The inputs and operations of a ‘black box’ algorithm are not visible to users or people affected by its decisions. The algorithm takes a number of data points as inputs and correlates specific data features to produce an output.

However, because the workings of the software cannot easily be viewed or understood, errors can go unnoticed until they cause problems so large that it becomes necessary to investigate them. This is particularly true in relation to bias.

ILLUSTRATIVE EXAMPLE – Predictive policing
PredPol (which is short for ‘Predictive Policing’) is an artificial intelligence algorithm, used by police departments in the USA, which aims to predict where crimes will occur in the future, based on crime data collected by the police (eg arrest counts, number of calls made to police).

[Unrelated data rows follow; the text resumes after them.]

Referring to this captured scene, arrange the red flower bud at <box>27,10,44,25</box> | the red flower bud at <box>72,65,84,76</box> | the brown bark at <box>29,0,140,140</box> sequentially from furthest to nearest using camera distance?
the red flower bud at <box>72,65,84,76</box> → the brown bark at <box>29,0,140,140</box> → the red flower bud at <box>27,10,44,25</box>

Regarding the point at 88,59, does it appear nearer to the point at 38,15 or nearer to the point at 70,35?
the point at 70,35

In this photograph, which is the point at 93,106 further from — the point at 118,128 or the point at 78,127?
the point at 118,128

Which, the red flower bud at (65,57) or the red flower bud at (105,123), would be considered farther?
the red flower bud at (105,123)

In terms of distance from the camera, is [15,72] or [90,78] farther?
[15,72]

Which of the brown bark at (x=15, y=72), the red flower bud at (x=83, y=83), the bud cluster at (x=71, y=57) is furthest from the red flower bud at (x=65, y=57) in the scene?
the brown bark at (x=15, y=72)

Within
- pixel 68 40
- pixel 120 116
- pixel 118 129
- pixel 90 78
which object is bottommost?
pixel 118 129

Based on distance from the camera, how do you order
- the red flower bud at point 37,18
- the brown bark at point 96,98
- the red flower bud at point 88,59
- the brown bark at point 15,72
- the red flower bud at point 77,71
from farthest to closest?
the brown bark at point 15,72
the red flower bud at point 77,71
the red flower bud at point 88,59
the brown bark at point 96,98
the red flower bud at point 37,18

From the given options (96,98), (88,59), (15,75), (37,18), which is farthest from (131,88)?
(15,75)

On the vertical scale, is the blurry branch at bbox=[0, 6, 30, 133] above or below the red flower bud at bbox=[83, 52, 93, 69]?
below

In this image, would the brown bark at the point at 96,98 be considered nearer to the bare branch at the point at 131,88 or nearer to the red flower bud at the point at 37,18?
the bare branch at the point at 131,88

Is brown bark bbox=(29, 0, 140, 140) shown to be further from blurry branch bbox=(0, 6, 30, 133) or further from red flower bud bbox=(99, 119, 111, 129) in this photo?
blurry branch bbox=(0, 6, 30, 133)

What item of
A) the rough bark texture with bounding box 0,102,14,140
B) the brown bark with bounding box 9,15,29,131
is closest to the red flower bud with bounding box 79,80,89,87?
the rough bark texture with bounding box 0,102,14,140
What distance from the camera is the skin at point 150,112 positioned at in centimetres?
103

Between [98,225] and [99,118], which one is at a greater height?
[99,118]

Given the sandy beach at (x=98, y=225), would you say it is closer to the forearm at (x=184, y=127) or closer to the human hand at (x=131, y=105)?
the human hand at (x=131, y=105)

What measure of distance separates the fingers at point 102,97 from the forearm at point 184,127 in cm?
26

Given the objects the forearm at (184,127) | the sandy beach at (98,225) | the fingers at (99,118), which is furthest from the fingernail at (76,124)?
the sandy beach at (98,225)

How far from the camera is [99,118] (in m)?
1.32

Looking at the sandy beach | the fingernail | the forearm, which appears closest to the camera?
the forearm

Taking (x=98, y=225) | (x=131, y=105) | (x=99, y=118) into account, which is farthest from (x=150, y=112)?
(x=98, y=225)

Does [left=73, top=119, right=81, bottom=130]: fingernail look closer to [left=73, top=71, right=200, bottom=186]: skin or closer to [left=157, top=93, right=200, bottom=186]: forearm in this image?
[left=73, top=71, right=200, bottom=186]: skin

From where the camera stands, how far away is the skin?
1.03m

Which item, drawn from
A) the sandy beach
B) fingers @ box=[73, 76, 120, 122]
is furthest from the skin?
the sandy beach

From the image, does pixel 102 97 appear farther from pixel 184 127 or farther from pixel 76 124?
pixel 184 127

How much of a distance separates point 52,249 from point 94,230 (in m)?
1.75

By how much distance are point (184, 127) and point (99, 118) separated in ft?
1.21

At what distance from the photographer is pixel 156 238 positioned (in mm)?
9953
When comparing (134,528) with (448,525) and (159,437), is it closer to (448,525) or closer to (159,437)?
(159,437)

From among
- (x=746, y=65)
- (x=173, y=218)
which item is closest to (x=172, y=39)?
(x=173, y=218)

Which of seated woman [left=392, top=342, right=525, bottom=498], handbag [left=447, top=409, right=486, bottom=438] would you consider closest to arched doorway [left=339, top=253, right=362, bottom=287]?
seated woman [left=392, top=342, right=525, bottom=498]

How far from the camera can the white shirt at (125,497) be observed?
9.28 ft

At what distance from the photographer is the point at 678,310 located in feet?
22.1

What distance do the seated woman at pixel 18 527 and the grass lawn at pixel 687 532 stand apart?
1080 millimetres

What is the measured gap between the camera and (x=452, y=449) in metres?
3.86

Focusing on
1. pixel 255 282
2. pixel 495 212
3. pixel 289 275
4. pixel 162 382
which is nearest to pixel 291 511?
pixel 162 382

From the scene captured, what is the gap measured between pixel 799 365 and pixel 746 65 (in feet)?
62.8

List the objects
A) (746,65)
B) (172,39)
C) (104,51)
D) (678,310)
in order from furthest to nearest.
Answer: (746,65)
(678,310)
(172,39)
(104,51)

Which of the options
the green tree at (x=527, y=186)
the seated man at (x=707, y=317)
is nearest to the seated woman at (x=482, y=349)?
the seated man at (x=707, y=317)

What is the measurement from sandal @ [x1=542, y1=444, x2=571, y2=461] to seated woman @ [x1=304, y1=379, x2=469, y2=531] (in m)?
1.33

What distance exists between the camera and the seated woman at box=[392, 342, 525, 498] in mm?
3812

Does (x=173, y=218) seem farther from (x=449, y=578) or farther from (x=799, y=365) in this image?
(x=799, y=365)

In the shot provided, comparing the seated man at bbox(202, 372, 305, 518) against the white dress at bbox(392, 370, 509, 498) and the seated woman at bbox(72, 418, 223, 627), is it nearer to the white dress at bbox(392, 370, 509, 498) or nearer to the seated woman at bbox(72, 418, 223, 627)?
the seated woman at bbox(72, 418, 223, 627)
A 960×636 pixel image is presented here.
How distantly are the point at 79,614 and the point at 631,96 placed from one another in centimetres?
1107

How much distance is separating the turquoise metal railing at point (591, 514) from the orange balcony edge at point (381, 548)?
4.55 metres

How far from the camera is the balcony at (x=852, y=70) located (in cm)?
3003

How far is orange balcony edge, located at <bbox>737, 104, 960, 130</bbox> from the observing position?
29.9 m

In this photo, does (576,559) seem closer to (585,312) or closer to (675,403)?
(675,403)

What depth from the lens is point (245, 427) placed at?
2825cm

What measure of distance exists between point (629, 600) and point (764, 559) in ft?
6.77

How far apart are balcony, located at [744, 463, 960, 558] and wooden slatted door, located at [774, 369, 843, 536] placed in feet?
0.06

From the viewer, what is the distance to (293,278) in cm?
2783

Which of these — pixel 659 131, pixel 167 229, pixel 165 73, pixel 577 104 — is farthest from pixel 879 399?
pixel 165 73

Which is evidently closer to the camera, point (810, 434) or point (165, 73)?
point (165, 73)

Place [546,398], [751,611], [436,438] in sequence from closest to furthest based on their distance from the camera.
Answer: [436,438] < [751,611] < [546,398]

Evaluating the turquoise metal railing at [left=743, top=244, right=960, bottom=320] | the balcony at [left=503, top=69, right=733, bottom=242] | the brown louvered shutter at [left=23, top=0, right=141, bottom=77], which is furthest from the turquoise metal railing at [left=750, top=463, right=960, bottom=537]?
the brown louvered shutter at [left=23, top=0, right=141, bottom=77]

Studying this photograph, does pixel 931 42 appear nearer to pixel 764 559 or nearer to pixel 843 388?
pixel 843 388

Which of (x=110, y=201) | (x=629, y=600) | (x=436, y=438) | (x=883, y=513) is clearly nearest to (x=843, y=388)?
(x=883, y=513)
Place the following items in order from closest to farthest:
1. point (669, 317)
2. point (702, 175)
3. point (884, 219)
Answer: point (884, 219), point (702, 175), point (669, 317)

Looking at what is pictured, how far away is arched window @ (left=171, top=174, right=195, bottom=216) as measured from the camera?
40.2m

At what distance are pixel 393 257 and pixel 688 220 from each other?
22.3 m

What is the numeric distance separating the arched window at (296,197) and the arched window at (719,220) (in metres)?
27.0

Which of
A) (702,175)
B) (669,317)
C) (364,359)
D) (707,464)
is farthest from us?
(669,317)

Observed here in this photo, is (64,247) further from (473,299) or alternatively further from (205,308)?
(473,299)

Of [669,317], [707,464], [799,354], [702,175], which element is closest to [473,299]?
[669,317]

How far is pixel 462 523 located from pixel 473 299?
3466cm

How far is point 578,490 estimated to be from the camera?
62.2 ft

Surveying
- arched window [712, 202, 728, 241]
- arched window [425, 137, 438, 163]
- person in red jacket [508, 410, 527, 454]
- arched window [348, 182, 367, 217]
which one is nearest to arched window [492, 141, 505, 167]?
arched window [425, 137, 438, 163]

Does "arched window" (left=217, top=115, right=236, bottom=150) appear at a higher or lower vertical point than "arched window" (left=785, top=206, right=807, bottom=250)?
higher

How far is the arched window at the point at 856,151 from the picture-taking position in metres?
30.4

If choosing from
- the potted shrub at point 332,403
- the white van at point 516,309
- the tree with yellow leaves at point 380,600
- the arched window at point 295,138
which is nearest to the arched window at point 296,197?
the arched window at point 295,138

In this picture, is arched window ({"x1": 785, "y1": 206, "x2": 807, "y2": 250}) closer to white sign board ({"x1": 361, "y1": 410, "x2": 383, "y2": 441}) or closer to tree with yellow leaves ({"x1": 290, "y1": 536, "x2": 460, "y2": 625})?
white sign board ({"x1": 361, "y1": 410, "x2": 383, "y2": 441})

PredPol aims to reduce the human bias in police departments, by leaving crime prediction to artificial intelligence. However, researchers discovered that PredPol itself was biased, and it repeatedly sent police officers to particular neighbourhoods that contained a large number of minority groups, regardless of the level of crime in those areas relative to other areas.

Arrest data (which is one of the data sets used by the algorithm) biases predictive tools, because – overall it appears that – police arrest more people in neighbourhoods with large numbers of minority groups, compared to neighbourhoods with fewer minority groups. As a result, the PredPol algorithm directs more police to the areas with large numbers of minority groups, which in turn leads to more arrests being made in them, compared to areas where there are fewer police, even though crimes may be being committed in these areas as well.

However, one of the reasons for the higher numbers of arrests being made in the neighbourhoods which large numbers of minority groups was the higher police concentration in them, compared to other neighbourhoods. Consequently, this led to a self-reinforcing bias in the algorithm, which continued to send more police to all regions with a large number of  minority groups, and meant that police departments were over-policing areas which didn’t actually need a higher police presence.

The ethical issues around collecting and analysing data, and the use of algorithms could also be key issues to consider in the context of an APM exam scenario. If the scenario identifies that an organisation is looking to introduce an analytics system, it is important to consider whether there are sufficient controls over the way data is captured, stored, and used to ensure the process is ethical, and that it avoids bias as far as possible.


These two articles on data analytics have discussed how organisations can analyse the increasing amounts of data available to them to identify trends and patterns in it. This second article has discussed the variety of different sources of data which could be analysed, in helping an organisation understand performance trends or issues (diagnostic analytics), and in helping to predict how trends will unfold in future (predictive analytics).  

However, this second article has also highlighted the need for organisations (and their staff) to appreciate the potential ethical issues in collecting and analysing data, to ensure that they behave ethically – and legally.